In response, Liberty contended that:
- The words ‘Period of Insurance: From 19 May 2018‘ should be given contractual effect such that insurance attached only at 12am on 19 May 2018;
- The reference to 19 May 2018, consistent with the wording of the Master Slip, was a reference to Local Standard Time in Mississippi and not AEST. As such, the insurance attached after the packing had been completed at 5pm on 18 May 2018; and
- As to the Static Cover extension, the provision contained the words ‘up to’ and thus represented a flexible period and was not a mandatory retrospective declaration of the time of attachment.

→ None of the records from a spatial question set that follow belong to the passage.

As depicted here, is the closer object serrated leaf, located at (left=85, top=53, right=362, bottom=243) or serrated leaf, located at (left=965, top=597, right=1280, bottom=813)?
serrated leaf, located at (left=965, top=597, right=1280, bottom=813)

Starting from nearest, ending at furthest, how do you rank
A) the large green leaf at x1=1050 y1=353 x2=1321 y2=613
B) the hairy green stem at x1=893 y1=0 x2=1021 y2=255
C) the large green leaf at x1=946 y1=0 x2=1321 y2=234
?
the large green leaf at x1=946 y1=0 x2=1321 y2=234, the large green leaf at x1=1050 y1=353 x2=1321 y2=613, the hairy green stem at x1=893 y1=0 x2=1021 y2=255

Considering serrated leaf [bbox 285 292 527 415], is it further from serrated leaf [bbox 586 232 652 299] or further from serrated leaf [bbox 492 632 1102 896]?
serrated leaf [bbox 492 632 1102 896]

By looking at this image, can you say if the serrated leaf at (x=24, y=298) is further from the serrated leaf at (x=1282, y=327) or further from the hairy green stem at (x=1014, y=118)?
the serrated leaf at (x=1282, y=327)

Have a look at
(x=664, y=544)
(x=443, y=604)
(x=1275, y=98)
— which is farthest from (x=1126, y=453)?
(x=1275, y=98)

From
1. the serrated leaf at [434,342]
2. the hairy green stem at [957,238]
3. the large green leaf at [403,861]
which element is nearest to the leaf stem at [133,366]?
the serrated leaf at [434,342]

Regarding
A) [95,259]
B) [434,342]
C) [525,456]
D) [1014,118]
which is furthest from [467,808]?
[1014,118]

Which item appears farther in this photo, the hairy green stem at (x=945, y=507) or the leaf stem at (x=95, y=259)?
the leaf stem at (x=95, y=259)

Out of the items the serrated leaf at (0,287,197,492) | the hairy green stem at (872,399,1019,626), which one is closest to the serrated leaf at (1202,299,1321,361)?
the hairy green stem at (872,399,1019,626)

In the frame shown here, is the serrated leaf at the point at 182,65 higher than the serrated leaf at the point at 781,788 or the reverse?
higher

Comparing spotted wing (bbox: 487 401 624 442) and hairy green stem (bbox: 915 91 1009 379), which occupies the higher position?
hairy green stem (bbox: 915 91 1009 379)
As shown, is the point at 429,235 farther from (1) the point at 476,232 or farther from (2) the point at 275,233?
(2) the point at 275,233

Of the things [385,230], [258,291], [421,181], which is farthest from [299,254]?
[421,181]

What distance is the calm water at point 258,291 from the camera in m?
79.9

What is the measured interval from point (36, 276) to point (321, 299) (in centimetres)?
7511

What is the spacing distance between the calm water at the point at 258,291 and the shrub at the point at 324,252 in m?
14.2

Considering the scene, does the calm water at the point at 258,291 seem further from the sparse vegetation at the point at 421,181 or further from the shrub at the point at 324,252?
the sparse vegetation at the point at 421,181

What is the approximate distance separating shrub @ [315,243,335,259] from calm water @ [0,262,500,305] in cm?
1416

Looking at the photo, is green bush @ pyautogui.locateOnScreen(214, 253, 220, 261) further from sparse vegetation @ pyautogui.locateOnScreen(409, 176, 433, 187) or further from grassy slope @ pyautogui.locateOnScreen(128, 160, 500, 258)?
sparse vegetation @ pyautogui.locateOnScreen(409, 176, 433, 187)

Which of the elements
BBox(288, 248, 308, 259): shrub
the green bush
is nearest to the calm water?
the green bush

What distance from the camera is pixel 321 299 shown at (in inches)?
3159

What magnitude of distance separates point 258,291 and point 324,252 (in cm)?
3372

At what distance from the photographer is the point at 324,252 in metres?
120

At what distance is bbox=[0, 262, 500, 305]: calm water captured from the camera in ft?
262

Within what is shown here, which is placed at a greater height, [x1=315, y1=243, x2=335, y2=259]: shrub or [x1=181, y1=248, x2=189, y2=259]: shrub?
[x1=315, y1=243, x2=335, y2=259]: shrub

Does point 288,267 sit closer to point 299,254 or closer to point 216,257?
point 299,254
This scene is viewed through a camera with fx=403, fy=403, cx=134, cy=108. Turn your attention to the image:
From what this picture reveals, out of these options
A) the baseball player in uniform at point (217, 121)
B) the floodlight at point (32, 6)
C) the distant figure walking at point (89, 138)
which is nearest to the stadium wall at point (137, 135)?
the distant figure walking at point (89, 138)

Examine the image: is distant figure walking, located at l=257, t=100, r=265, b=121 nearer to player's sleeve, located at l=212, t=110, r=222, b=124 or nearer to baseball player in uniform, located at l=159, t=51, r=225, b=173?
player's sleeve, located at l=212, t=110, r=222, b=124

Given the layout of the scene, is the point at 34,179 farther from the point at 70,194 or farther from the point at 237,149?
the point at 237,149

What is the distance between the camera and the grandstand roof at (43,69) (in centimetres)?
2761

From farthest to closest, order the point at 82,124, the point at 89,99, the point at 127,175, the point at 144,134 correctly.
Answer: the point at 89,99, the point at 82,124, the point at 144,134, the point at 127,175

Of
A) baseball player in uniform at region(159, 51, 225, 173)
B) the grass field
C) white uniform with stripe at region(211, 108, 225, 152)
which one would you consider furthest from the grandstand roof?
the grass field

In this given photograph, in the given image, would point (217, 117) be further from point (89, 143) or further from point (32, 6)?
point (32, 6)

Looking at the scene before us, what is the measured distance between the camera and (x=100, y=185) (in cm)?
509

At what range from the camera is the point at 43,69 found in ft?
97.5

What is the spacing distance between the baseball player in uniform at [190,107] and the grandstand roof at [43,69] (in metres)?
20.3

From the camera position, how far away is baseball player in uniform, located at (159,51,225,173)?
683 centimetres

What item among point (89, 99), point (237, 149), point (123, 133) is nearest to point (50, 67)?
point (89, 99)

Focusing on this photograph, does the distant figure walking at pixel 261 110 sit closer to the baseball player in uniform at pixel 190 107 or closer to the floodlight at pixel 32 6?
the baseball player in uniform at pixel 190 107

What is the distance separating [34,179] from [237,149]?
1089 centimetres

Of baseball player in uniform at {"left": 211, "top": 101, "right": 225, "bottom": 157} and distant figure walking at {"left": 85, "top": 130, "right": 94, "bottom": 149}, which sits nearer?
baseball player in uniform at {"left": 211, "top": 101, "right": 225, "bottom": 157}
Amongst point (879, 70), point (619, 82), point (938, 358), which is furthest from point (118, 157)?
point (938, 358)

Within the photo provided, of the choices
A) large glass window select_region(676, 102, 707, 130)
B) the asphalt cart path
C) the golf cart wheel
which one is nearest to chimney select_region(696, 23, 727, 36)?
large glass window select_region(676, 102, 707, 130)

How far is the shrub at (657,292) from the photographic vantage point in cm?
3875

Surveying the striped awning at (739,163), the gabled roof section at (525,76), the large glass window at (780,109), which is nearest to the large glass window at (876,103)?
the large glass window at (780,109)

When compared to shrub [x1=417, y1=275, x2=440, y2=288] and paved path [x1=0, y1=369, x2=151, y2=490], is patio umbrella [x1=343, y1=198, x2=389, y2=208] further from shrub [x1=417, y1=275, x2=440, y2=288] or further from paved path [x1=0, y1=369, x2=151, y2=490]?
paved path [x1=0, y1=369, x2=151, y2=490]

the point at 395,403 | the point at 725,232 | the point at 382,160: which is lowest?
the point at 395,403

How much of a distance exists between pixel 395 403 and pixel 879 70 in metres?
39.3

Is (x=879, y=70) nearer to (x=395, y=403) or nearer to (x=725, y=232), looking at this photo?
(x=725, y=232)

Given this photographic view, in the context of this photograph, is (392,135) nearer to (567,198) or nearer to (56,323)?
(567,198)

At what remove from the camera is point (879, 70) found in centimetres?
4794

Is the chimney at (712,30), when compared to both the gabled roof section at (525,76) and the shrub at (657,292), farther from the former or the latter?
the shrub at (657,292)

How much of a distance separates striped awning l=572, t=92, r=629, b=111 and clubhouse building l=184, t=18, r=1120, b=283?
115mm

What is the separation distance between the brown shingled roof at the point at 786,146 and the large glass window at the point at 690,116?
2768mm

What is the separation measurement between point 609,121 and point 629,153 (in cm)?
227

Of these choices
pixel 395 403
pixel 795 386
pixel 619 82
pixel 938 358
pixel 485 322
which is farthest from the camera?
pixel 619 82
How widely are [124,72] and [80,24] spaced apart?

Chief Justice Allsop agreed with Liberty and held that:
- Reading the various contractual documents together as a whole, and giving effect where possible to all provisions, Swashplate’s approach failed to give contractual force and operation to the words ‘period of insurance‘ on the placement slip and did not appropriately recognise the effect of the Static Cover extension;
- Swashplate’s proposed construction would not give Liberty, as the underwriter, any clear knowledge of when it went on risk for Static Cover until it was known when loading occurred;
- As the extent of Static Cover was to be calculated by a local Picayune act (that is, the loading of the Disputed Helicopter) and the Master Slip expressly referred to LST, the date on the placement slip was to be construed by reference to Picayune time; and
- This approach gave effect to the whole policy and gave a clear and certain time for when the pre-loading property risk would attach.
Accordingly, Allsop CJ held that the packing exclusion in Clause 4.3 applied. The inadequate packing of the Disputed Helicopter occurred prior to the attachment of the insurance and as such Swashplate was not entitled to indemnity.
The decision demonstrates the consequences of insufficient communication between interested parties, particularly where the cover sought relates to potential risks in different time zones.
In the context of transit insurance, it demonstrates the importance of ensuring that cover is in place before critical steps which might trigger exclusions (such as packing) have been performed. This depends upon clear communication between the insured and their broker regarding critical dates and steps in the transit process.
The decision also emphasises that where cover is sought for activities taking place across different time zones, placement documents should clearly identify the date of commencement of cover with reference to a specified time zone to reduce uncertainty as to the operation of the policy and relevant exclusions.